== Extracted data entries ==

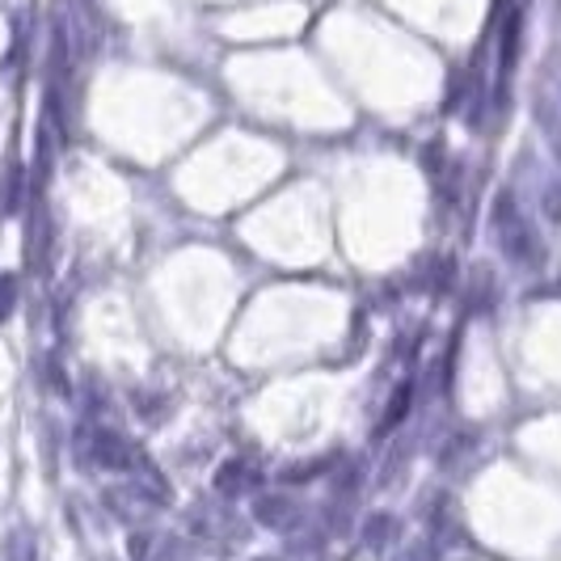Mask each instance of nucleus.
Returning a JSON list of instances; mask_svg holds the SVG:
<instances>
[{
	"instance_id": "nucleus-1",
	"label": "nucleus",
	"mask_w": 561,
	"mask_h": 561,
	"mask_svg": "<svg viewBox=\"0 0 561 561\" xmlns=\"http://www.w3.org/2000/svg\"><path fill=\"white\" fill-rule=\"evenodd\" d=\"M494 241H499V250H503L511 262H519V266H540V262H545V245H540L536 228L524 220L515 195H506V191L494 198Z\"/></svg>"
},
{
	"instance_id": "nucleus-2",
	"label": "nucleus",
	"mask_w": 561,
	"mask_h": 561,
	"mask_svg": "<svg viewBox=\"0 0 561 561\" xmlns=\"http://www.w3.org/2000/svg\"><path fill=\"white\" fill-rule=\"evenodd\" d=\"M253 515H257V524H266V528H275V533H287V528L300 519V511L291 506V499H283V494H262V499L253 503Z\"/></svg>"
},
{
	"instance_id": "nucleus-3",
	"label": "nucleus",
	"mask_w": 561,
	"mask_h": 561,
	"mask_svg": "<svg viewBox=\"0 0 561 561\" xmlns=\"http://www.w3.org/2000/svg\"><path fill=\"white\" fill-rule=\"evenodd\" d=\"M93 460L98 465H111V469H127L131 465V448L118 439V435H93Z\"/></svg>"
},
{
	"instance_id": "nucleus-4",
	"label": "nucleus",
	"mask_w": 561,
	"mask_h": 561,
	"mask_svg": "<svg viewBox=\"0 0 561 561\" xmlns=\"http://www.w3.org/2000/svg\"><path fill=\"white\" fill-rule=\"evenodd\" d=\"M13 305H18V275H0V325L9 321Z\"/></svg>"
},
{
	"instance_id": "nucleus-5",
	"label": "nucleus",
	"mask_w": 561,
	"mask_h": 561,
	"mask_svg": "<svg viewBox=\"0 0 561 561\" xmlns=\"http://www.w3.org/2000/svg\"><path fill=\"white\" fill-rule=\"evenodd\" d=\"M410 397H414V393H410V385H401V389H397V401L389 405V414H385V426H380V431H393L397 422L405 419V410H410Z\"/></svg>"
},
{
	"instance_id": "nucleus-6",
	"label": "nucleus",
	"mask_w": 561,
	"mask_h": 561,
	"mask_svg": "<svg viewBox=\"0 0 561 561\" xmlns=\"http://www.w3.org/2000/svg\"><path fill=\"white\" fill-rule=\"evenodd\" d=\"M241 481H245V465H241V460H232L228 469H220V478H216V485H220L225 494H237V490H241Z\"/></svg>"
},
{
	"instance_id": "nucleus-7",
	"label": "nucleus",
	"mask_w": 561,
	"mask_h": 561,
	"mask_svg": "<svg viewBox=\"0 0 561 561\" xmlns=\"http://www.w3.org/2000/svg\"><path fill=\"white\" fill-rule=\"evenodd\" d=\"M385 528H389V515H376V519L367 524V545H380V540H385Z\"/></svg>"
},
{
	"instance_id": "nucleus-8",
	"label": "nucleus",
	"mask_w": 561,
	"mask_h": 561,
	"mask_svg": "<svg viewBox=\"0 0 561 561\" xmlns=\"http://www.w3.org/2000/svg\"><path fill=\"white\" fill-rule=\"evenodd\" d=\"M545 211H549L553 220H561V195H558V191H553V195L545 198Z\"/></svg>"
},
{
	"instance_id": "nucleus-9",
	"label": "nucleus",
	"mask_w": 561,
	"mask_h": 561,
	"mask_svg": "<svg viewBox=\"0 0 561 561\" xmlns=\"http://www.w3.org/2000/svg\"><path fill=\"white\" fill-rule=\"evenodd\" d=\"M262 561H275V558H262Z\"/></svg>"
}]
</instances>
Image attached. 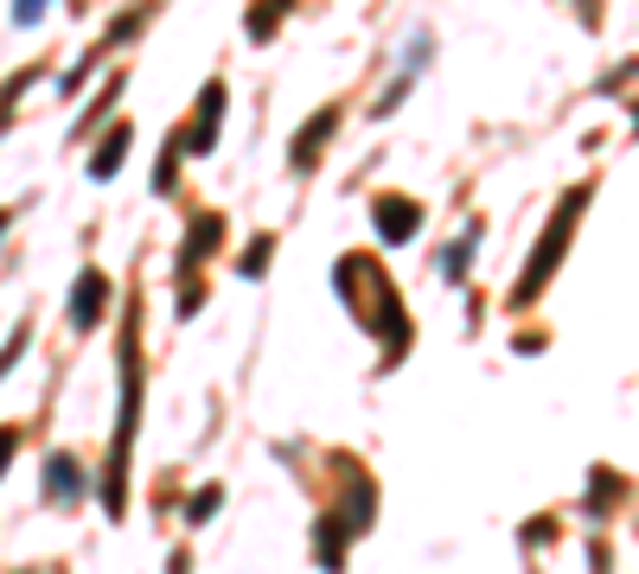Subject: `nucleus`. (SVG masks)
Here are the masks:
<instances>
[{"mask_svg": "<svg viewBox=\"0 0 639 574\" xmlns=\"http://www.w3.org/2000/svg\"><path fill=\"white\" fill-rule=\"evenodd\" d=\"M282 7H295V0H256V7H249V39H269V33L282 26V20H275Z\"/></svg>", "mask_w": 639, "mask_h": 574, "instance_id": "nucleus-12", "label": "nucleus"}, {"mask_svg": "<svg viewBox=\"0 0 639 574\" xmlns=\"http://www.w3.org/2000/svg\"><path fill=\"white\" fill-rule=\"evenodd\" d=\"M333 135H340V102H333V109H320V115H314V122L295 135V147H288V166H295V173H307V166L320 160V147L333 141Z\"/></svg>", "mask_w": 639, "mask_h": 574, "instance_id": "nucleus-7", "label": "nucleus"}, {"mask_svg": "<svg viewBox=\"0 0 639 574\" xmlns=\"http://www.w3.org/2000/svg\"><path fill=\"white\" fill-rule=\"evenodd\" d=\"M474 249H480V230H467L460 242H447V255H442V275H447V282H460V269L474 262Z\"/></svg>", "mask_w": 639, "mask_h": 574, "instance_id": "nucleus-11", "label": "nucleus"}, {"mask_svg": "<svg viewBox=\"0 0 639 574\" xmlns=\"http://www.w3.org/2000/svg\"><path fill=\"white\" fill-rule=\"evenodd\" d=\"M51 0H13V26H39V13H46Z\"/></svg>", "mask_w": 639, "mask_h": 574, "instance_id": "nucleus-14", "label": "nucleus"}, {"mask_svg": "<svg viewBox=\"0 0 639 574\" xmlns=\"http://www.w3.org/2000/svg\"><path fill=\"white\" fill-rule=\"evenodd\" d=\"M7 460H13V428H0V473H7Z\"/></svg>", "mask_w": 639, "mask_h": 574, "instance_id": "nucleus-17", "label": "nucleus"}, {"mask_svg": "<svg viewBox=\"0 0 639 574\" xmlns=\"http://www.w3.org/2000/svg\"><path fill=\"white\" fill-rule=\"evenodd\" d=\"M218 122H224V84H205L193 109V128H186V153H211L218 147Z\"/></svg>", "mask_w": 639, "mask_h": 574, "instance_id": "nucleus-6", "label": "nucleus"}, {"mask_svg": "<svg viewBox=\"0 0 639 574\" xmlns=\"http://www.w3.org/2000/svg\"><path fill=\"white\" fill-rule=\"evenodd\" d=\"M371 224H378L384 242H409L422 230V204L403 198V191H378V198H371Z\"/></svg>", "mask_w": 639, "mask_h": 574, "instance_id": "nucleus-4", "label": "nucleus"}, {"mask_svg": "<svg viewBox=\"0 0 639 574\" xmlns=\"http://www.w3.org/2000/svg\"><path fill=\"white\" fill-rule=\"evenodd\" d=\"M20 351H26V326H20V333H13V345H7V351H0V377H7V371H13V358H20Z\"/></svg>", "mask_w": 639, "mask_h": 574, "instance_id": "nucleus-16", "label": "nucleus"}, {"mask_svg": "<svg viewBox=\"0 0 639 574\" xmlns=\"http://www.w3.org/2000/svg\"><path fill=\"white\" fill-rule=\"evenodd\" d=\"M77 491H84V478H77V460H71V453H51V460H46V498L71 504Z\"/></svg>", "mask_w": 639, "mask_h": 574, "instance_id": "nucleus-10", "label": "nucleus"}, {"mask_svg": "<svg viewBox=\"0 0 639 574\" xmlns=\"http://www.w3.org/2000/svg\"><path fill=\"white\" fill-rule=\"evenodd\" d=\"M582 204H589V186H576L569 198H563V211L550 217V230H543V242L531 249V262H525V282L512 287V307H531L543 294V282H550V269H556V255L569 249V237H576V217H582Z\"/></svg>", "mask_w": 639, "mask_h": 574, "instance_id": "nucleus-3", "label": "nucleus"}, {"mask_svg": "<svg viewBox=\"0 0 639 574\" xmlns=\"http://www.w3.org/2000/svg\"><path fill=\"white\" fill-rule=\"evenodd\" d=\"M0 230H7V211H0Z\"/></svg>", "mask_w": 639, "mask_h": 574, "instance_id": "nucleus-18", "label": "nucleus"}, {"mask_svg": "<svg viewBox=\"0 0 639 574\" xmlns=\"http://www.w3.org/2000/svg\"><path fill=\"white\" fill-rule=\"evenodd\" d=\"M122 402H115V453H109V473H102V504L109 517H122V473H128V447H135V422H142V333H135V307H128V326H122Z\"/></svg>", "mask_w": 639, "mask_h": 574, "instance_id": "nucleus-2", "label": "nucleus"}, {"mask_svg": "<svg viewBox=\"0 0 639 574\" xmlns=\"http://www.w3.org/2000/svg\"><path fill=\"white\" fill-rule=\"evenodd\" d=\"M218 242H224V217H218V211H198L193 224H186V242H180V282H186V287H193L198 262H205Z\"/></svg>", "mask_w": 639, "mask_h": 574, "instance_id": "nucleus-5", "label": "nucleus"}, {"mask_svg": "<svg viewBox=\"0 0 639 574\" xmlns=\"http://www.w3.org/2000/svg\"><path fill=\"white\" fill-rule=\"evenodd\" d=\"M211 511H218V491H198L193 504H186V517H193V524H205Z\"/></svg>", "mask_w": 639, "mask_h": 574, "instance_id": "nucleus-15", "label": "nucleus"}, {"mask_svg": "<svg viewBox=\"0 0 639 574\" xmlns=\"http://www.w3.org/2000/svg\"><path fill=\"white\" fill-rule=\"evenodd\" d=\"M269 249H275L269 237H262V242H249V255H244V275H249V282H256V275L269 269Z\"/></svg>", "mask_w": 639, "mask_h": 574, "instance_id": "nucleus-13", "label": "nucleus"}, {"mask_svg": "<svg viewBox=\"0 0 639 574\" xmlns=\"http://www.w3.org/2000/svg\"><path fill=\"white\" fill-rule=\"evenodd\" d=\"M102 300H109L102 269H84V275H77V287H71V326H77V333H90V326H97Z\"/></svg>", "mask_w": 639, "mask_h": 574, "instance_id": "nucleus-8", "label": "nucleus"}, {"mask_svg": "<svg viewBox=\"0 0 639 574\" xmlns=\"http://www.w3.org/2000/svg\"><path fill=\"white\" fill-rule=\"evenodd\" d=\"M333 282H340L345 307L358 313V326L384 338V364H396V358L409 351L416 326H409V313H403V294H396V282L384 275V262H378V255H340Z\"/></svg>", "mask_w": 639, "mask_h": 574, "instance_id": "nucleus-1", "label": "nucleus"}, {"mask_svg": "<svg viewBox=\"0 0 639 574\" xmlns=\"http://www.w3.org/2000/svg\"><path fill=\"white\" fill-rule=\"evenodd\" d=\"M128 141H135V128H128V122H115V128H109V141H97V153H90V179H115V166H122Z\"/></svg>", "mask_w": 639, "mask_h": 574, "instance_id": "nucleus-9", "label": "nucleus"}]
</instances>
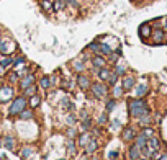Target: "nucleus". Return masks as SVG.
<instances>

== Given instruction ==
Please reproduce the records from their start up to and including the line with "241H499V250H503L511 262H519V266H540V262H545V245H540L536 228L524", changing "JSON list" to "JSON array" and keeping everything else the same. Leave the pictures out of the answer.

== Solution to the exercise ==
Mask each instance of nucleus.
Returning a JSON array of instances; mask_svg holds the SVG:
<instances>
[{
	"instance_id": "nucleus-1",
	"label": "nucleus",
	"mask_w": 561,
	"mask_h": 561,
	"mask_svg": "<svg viewBox=\"0 0 561 561\" xmlns=\"http://www.w3.org/2000/svg\"><path fill=\"white\" fill-rule=\"evenodd\" d=\"M494 241H499V250H503L511 262H519V266H540V262H545V245H540L536 228L524 220L515 195H506V191L494 198Z\"/></svg>"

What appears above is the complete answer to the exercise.